Private-equity firms have been holding off on Wall Street’s most notorious hiring ritual — but they may not wait much longer.
Over the summer, JPMorgan Chase CEO Jamie Dimon reshuffled the deck on the PE recruiting practice known as “on-cycle,” when he warned his incoming class of junior bankers against accepting future-dated jobs from buyout firms. This crackdown triggered a temporary moratorium on on-cycle recruiting for the 2027 class. Many of the top PE firms slammed on the brakes— Apollo, General Atlantic, TPG, to name a few — and committed to not recruiting for its 2027 class of employees until at least 2026. Some banks went so far as to say they would fire young employees who accepted lucrative PE jobs for two years down the line.
With January 1 just days away, there are whispers that the notoriously stressful, rapid-fire on-cycle process will kick off early in 2026, now that PE firms have shown Dimon the necessary grace.

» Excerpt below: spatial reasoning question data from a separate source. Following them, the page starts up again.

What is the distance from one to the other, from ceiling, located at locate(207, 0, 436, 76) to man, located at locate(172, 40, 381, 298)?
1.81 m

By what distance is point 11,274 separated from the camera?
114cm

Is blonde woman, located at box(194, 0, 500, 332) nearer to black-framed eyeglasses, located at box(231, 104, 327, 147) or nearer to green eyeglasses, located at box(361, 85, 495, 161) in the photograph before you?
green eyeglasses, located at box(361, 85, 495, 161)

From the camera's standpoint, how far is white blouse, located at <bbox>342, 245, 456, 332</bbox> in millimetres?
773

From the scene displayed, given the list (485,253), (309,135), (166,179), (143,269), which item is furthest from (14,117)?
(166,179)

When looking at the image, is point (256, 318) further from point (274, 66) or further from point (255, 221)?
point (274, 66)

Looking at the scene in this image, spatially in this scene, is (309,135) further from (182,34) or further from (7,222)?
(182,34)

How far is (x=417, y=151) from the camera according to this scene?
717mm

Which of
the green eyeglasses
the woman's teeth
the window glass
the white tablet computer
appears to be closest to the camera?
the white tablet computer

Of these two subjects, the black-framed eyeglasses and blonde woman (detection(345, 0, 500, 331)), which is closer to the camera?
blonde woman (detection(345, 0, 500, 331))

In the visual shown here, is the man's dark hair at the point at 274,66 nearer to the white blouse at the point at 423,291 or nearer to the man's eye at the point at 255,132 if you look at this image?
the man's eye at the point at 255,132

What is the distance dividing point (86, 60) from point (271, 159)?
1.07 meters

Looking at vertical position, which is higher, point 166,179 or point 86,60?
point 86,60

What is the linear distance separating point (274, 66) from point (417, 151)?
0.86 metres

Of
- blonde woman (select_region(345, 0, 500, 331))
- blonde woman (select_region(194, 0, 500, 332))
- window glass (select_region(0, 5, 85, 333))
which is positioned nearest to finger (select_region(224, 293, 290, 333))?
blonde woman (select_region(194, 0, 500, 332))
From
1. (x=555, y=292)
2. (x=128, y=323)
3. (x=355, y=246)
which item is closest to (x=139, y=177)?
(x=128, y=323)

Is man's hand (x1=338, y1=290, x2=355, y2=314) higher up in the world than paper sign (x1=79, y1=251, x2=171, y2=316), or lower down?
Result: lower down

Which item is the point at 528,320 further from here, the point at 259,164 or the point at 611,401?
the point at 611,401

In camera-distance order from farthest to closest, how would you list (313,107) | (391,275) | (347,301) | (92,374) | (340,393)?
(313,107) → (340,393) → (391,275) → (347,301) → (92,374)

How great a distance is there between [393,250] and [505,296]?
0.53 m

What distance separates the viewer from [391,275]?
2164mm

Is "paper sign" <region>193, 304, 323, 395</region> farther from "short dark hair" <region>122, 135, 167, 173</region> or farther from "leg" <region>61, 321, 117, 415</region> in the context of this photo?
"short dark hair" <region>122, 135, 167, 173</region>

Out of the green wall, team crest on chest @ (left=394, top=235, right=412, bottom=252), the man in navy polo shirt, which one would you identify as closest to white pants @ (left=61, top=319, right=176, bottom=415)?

“On-cycle recruiting hasn’t kicked off in 2025, but as soon as the ball drops, all bets are off!” Anthony Keizner, cofounder of recruiting firm Odyssey Search Partners, told Business Insider over email in early December. “A lot of investment funds are excited that finally again this year, there’s a class of investment banking analysts to interview that have training and deal experience.”
Matt Ting, the founder of Peak Frameworks, which helps people prepare for Wall Street job interviews, said that most respected Dimon’s wishes and held off on recruiting this year.
“The submissions for our private equity résumé database are due at the beginning of January, which is a bit of an indication of when we think recruiting will kick off,” Ting said in an email.
A shift to a previous timeline
The competitive path to becoming a private equity analyst often begins with an equally competitive investment banking career.
The frantic marathon known as on-cycle recruiting meant junior bankers typically received a call to drop everything at a moment’s notice to take an interview for a job that wouldn’t start for another two years.
Once upon a time — almost a decade ago — a January start would have been normal, according to data from Amity Search Partners. But since the pandemic years, recruiting has shifted progressively earlier, recently starting right as analysts hit the desk in their first investment banking jobs.
In June 2024, PE firms broke their own record when they began recruiting for 2026 jobs. Some recruits hadn’t even begun training for their first full-time investment banking roles.
This year had the potential to start even earlier — in May, just weeks before Dimon effectively halted the on-cycle whirlwind, fresh college graduates said they were taking introductory coffee chats with PE firms, casting a shadow over what should have been a moment of relief.
The anxiety doesn’t seem to have gone away. Questions about on-cycle are starting to dot the PE message board of Wall Street Oasis, a gossipy if somewhat frenzied online community.